- _Trecho fornecido_
O livro gratuito atrapalha o mercado editorial? Não, pelo contrário, ajuda.

Com vistas ao futuro imediato, com livrarias fechadas (seja pela crise do setor, seja pela pandemia), vale um exercício de elaboração que permita tornar a gratuidade do livro um aliado dos leitores/as brasileiros sem, com isso, provocar um conflito com os/as trabalhadores/as da cadeia produtiva.

Num país que, segundo o IBGE (2018), somente 17,7% das cidades possuem livrarias. Houve uma concentração tremenda nos últimos anos, assim, o que pode salvar o livro são as bibliotecas públicas e comunitárias, tanto para suas versões impressas quanto digitais. Em alguns momentos, nós chegamos a comentar entre amigos do meio editorial que nos faltou (e ainda nos falta), uma espécie de central de distribuição de livros, controlada pelo estado, como é feito com os alimentos, item de primeira necessidade. A tal regulação do mercado nesta área não funcionou, ela fracassou.

O livro é fruto de um setor que emprega 12.529 trabalhadores formais (RAIS, 2018), chegando a dobrar esse número se considerarmos os que foram obrigados a se pejotizar, como ocorreu fortemente em outras áreas da economia da Cultura.

O faturamento em 2018 atingiu R$ 5,2 bilhões (0,76% do PIB de 2018) e produziu 352 milhões de exemplares, sendo que destes, 46,8 mil correspondem a títulos publicados em primeira edição. Pouco diante do PIB, mas de grande impacto na vida nacional, pois mesmo com a utilização crescente de apostilados produzidos pelos conglomerados educacionais, a fonte ainda é o livro.

O site inglês Market Research World (MRW, 2016) publicou o Índice de Cultura Mundial, ranking sobre hábitos culturais de diversos países, entre eles a leitura. Na dianteira, como país que mais lê no mundo temos a Índia, desde 2005. Os indianos dedicam, em média, 10 horas e 42 minutos semanais para ler. Depois dela, os três seguintes são também países da Ásia: Tailândia, China e Filipinas. Quanto à América Latina, o país mais leitor é a Venezuela, no 14º lugar. Depois vem Argentina (18º), México (25º) e Brasil (27º) com médias de leitura que rondam menos da metade de tempo que dedicam na Índia.

O PT e o incentivo aos debates sobre o livro e a leitura

Desde que retomadas as políticas e programas de incentivo à leitura, nós temos chance. Os governos petistas incentivaram um rico debate nacional a respeito, o que resultou em programas estaduais e municipais do livro e leitura. O desmonte provocado pelos governos Temer e Bolsonaro não podem nos desanimar a ponto de desistir da batalha.

- _Listagem fornecida_

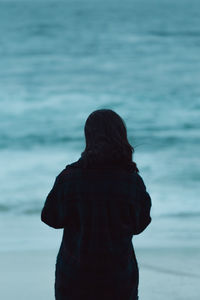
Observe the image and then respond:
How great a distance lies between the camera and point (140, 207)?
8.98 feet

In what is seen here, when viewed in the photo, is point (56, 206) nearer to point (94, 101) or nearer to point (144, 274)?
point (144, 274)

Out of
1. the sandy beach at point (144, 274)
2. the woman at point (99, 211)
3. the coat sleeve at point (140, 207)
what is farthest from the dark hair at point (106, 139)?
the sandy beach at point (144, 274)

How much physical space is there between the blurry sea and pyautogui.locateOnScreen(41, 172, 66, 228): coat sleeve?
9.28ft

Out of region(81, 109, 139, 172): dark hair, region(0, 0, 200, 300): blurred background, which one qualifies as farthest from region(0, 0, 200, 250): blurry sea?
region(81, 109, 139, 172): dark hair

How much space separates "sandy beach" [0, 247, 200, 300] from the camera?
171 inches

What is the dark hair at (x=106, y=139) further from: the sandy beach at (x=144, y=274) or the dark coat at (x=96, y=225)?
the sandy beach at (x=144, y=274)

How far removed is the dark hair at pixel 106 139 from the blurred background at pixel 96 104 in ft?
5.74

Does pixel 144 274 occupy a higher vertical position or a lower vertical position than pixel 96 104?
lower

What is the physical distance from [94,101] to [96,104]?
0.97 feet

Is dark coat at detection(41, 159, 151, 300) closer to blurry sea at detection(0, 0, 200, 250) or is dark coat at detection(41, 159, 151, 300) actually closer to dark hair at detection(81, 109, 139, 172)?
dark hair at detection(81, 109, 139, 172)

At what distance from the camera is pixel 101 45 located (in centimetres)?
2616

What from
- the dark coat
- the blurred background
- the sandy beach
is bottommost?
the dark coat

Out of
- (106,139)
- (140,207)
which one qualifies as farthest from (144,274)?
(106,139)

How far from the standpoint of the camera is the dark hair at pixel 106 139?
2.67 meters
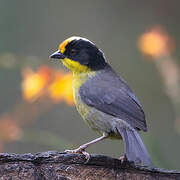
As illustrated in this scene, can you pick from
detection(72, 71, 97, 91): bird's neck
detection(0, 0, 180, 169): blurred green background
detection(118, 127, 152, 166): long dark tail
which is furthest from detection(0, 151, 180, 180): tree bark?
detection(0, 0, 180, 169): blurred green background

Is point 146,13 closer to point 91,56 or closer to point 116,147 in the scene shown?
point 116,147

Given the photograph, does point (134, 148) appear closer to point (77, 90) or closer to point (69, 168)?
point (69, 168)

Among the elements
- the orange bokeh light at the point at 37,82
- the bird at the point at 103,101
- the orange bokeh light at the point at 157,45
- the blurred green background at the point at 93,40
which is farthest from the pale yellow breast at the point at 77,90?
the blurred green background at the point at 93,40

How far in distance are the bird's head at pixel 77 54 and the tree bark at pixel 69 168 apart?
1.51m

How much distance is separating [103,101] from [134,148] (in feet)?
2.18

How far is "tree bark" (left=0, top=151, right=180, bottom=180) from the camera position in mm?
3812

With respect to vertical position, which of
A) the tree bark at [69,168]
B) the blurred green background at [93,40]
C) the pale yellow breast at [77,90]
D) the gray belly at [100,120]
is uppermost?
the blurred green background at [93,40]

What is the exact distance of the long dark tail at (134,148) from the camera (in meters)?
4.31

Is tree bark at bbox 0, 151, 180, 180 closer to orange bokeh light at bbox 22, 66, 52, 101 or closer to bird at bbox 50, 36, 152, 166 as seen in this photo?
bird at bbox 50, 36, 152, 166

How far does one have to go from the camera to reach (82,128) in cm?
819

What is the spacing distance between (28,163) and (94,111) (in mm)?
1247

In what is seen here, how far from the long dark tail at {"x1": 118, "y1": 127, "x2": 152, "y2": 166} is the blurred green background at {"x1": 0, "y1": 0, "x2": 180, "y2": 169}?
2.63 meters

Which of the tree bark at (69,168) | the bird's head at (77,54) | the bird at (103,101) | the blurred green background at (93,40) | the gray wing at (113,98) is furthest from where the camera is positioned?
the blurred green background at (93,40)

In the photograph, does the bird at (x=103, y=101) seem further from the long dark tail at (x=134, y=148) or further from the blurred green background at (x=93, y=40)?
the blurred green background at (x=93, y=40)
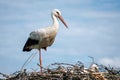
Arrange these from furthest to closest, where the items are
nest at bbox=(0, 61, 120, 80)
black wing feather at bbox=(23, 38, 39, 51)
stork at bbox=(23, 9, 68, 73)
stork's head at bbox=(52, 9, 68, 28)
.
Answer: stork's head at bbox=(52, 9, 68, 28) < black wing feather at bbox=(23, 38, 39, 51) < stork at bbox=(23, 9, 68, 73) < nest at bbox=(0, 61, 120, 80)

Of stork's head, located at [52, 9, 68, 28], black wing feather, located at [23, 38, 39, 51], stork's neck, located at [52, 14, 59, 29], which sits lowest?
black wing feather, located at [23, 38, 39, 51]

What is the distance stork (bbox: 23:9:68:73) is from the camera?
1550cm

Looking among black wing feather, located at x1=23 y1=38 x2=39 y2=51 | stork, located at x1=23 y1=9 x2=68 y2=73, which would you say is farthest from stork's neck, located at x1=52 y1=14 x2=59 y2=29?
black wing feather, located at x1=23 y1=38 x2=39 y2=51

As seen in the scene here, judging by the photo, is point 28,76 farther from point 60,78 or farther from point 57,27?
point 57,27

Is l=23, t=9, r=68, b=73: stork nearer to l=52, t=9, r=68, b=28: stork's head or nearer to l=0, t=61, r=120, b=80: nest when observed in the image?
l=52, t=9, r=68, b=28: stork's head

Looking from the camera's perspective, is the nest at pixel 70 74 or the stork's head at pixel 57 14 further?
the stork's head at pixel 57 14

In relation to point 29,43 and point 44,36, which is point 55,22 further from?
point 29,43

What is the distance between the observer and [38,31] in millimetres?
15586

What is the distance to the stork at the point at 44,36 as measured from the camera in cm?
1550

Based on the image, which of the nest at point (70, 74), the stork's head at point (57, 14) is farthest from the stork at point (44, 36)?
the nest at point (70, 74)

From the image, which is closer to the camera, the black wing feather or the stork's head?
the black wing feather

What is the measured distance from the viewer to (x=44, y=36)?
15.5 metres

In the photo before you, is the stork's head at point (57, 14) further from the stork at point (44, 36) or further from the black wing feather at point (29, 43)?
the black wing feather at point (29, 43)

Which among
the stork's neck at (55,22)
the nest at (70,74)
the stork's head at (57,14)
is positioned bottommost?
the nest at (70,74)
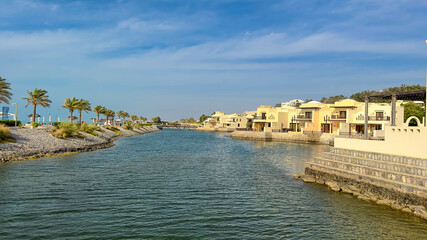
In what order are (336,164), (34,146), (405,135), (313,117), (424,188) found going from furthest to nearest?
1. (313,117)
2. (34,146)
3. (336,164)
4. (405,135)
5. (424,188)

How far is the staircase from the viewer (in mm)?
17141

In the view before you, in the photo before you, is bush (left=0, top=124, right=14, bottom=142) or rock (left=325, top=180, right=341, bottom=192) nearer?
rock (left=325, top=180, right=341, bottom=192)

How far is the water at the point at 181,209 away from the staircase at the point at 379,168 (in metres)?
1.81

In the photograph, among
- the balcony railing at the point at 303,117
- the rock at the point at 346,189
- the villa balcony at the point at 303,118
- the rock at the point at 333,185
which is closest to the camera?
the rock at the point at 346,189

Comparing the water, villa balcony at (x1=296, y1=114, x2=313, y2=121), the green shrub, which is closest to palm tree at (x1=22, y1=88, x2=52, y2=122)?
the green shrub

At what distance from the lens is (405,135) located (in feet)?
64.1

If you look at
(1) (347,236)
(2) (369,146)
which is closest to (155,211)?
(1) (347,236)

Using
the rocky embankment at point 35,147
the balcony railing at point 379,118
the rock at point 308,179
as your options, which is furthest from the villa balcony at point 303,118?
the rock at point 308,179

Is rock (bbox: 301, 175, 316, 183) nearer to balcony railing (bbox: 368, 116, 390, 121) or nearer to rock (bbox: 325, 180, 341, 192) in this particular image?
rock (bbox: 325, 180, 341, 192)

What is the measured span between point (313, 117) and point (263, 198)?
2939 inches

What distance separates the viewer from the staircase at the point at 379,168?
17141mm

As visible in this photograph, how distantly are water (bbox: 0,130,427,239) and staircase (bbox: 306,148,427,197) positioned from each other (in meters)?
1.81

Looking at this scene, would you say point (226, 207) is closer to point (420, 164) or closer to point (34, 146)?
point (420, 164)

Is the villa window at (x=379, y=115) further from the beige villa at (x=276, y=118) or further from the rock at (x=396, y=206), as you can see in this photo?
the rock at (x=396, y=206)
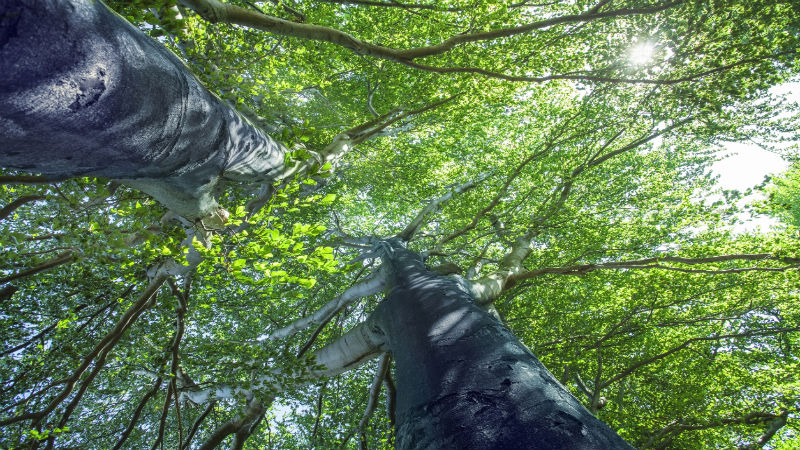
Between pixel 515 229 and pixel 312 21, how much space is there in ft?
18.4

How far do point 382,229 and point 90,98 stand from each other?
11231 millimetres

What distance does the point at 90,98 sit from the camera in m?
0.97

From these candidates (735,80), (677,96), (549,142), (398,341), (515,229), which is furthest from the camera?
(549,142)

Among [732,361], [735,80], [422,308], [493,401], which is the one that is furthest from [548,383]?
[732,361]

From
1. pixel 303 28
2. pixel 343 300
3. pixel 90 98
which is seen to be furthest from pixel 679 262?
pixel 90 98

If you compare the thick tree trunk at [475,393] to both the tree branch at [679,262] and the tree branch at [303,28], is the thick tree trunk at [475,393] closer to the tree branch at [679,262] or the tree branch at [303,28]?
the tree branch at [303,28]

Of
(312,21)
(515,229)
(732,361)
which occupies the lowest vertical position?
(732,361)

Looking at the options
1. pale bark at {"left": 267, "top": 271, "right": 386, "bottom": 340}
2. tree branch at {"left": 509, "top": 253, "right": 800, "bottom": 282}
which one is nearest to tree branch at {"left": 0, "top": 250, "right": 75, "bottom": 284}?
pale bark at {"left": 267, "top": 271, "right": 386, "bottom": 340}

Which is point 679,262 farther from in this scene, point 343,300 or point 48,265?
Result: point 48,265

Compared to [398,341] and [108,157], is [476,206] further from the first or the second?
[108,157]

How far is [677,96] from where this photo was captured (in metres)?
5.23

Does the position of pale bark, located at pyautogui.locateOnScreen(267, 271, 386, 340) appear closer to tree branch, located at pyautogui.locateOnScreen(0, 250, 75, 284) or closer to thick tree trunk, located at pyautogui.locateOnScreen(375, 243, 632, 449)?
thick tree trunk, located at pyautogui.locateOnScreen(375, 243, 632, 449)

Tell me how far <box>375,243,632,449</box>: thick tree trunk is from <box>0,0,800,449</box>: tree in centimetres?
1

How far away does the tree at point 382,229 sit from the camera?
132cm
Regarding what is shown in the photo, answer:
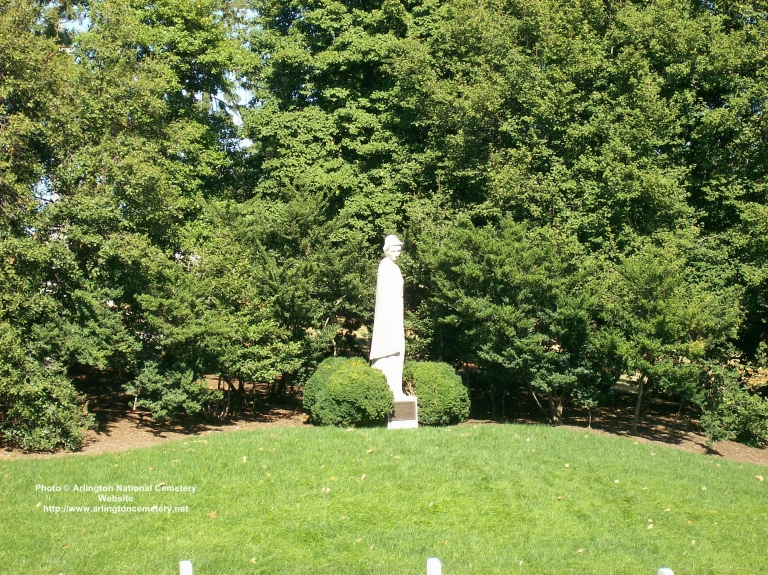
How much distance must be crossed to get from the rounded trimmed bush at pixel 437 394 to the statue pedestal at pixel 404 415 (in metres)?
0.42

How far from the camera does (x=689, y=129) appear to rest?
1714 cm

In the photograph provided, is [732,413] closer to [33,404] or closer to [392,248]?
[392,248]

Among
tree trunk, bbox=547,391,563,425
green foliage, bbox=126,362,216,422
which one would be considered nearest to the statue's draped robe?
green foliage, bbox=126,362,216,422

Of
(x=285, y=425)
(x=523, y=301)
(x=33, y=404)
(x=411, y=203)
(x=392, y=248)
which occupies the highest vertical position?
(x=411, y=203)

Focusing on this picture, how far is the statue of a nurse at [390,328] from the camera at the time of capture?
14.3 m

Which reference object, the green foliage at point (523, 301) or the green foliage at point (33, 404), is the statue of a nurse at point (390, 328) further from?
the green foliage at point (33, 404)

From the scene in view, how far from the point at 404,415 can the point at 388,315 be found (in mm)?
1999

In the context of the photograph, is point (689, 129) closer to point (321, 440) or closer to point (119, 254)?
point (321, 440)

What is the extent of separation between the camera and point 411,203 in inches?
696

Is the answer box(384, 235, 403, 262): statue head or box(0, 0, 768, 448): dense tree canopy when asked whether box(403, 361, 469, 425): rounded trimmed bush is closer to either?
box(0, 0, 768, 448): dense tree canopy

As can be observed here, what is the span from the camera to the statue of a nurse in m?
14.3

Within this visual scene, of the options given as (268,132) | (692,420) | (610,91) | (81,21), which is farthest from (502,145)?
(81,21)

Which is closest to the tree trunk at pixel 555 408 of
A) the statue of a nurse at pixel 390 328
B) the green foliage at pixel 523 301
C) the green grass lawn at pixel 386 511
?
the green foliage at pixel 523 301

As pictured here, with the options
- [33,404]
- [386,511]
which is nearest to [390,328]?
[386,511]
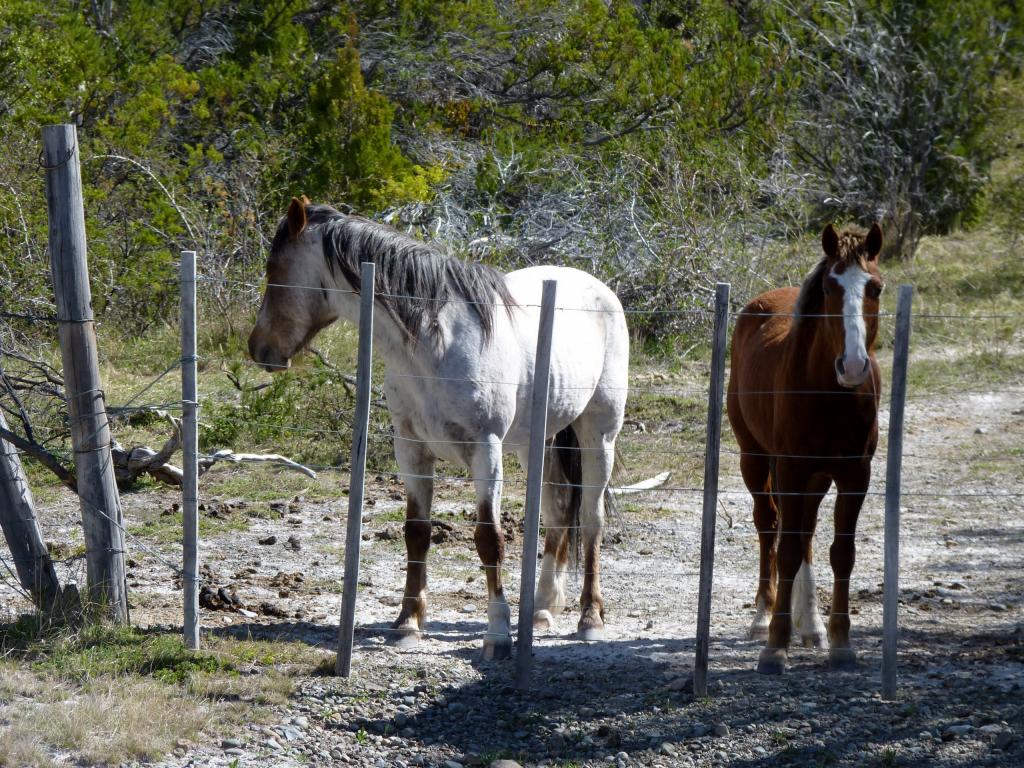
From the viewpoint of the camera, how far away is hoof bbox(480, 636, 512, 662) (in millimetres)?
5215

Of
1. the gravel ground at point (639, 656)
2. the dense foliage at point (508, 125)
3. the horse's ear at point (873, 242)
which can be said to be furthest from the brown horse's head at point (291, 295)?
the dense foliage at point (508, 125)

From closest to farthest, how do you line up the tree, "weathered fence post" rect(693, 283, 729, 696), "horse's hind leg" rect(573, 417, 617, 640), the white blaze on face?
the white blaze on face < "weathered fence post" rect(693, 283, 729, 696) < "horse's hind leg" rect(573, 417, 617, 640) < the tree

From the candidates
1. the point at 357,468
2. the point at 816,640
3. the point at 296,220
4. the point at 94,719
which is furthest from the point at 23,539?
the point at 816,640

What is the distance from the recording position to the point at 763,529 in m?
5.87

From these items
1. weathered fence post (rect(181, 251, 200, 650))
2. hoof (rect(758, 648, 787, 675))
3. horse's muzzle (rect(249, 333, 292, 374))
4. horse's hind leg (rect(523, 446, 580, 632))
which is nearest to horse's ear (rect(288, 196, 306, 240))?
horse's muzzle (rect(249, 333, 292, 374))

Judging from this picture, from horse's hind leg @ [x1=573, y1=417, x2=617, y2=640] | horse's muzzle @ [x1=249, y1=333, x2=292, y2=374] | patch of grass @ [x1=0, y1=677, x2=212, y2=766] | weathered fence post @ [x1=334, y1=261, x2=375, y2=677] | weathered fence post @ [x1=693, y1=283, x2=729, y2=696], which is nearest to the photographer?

- _Tarefas_
(1) Transcreva a parte do trecho sobre o mercado do livro que começa nas palavras "O site inglês" e vai até "dedicam na Índia.", inclusive.
(2) Dê continuidade ao trecho sobre o mercado do livro, começando logo após a última frase apresentada.

- _Respostas do exercício_
(1)
O site inglês Market Research World (MRW, 2016) publicou o Índice de Cultura Mundial, ranking sobre hábitos culturais de diversos países, entre eles a leitura. Na dianteira, como país que mais lê no mundo temos a Índia, desde 2005. Os indianos dedicam, em média, 10 horas e 42 minutos semanais para ler. Depois dela, os três seguintes são também países da Ásia: Tailândia, China e Filipinas. Quanto à América Latina, o país mais leitor é a Venezuela, no 14º lugar. Depois vem Argentina (18º), México (25º) e Brasil (27º) com médias de leitura que rondam menos da metade de tempo que dedicam na Índia.

(2)
Por exemplo, o senador Jean Paul Prates (PT-RN) preside a Frente Parlamentar Mista em Defesa do Livro, da Leitura e da Biblioteca e aproveitou este 23 de abril para apresentar o projeto de lei (PL) 2.148 que visa alterar a Lei do Livro, acrescentando dispositivos que protegem o setor neste momento de crise, como a provocada pela pandemia.

A riqueza produzida pelo livro, como qualquer outro produto no capitalismo, é reunida e acumulada pelos proprietários das casas publicadoras. Mas precisa ser distribuído melhor na sociedade.

No século XX o país testemunhou o surgimento de inúmeros editores nacionais, pessoas físicas que participavam da vida cultural brasileira e que hoje foram substituídas por pessoas jurídicas de capital internacional, em sua maioria. Empresas detentoras de grande capital investido em outros setores da cultura que, depois da crise do capital em 2008, se interessaram fortemente pelo Brasil (país onde o governo federal compra 42% do total dos livros produzidos anualmente).

O desafio surge em como equilibrar de maneira adequada as demandas deste setor econômico, tão dependente do governo federal para atingir suas metas de faturamento, com a função social do livro e a circulação de ideias e conteúdos de interesse público.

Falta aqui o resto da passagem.